Not the middle finger, come on, he is god. He raises his index finger, out comes the Sudarshan Chakra, and Shishupal gets beheaded on the spot. Shishupal is among the colourful villanous characters who tried to take on Gods in their own game, and realised it’s of no use.
For most rakshashas, the key to graduating to the big league is by asking for a boon. Vishnu is said to be the hardest to please, so most Rakshasas pray to Brahma and Shiva for boons. Among boons, research has shown that the most coveted wish was for immortality.
Immortality, however, like the 2G spectrum, is given only to selected people. There have seven recipients of immortality – Bali, Parshuram, Vibhishana, Hanuman, Vyasa, Ashwatthama, and Kripacharya.

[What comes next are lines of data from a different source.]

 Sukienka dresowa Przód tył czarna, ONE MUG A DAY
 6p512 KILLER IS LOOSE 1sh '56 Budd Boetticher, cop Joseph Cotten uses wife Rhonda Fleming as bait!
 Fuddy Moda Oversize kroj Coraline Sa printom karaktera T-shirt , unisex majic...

Since immortality is denied, most rakshasas settled for other powers they thought would help them attain power and greatness. This is where Hiranyakashipu scores for originality.
A clear violent streak ran in his family, as evidenced by his elder brother Hiranyaksha, who was killed by Varaha. Denied immortality, Hiranyakashipu, sought a boon that would make him nearly impossible to kill.

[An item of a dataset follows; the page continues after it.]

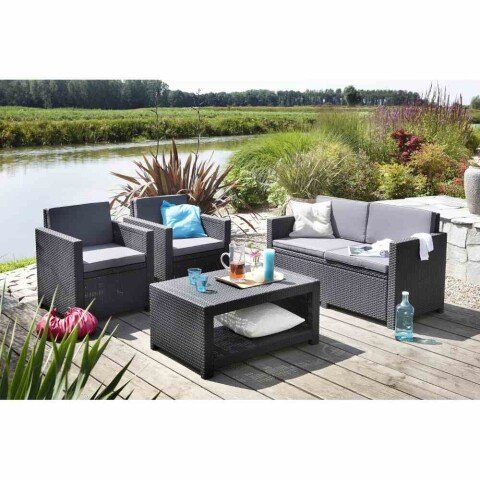 Gartenlounge-Set >Monaco< (4-teilig) in graphit, grau - 39x53x115 (BxHxT)
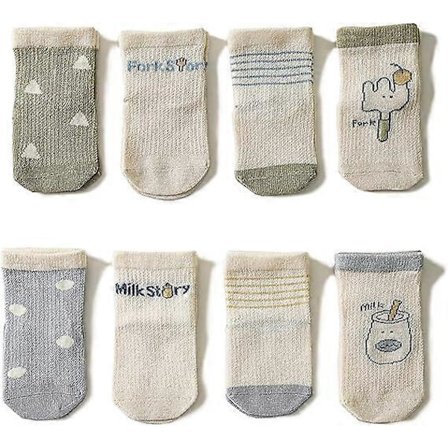 Bebis- och småbarnsstrumpor för pojkar och flickor, 8-pack, bomullsstrumpor, sommar, vår och höst, 5-8 år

But you can’t act smart with God.
Perhaps my favourite among the entire list is Bhasmasura.
Another rakshasa who did a penance and pleased Shiva, Bhasmasura asked for immortality. Upon being denied immortality, Bhasmasura opted for Option 2.
Armed with the boon, Bhasmasura started chasing Shiva himself.
Jolted out of his senses, Shiva ran for help. And kept running, till he reached Vishnu. When he pleaded for help, Vishnu used magic to trap Bhasmasura.
He transformed into a beautiful young woman, Mohini (enchantress) and caught the attention of Bhasmasura. Smitten by her beauty, Bhasmasura quickly forgot Shiva and started chasing Mohini. When he approached her, and ‘proposed’, Mohini said that she’d only marry the person who can dance like her.
Bhasmasura takes her up on the challenge, and what follows next could be better explained with the following video.
Among all the rakshashas mentioned, Bhasmasura is my favourite. Why? Two reasons.
1. Guts: Most rakshasas took their boons and played havoc with them behind the god’s back. This guy, instantly started chasing Shiva around.
2. Inspiration to most Bollywood villains: Most Hindi films of the 80s and 90s had references to rakshashas. They were all evil looking, or flashy.
While Ravana was depicted by Amrish Puri in Mr. India and many other films (where he has a kingdom of his own which is finally destroyed by the hero), the archetypal Bollywood villain was more the Bhasmasura type.
Every film will have a villain, who is powerful and wealthy. But with that one weakness that ruined many a rakshasha – lust.
So the actress would get him drunk, and then go to his room, bolt the door, and dance in front of him. And right then, in those five minutes, the villain will be duped. All his life’s hard work will be lost in that one moment.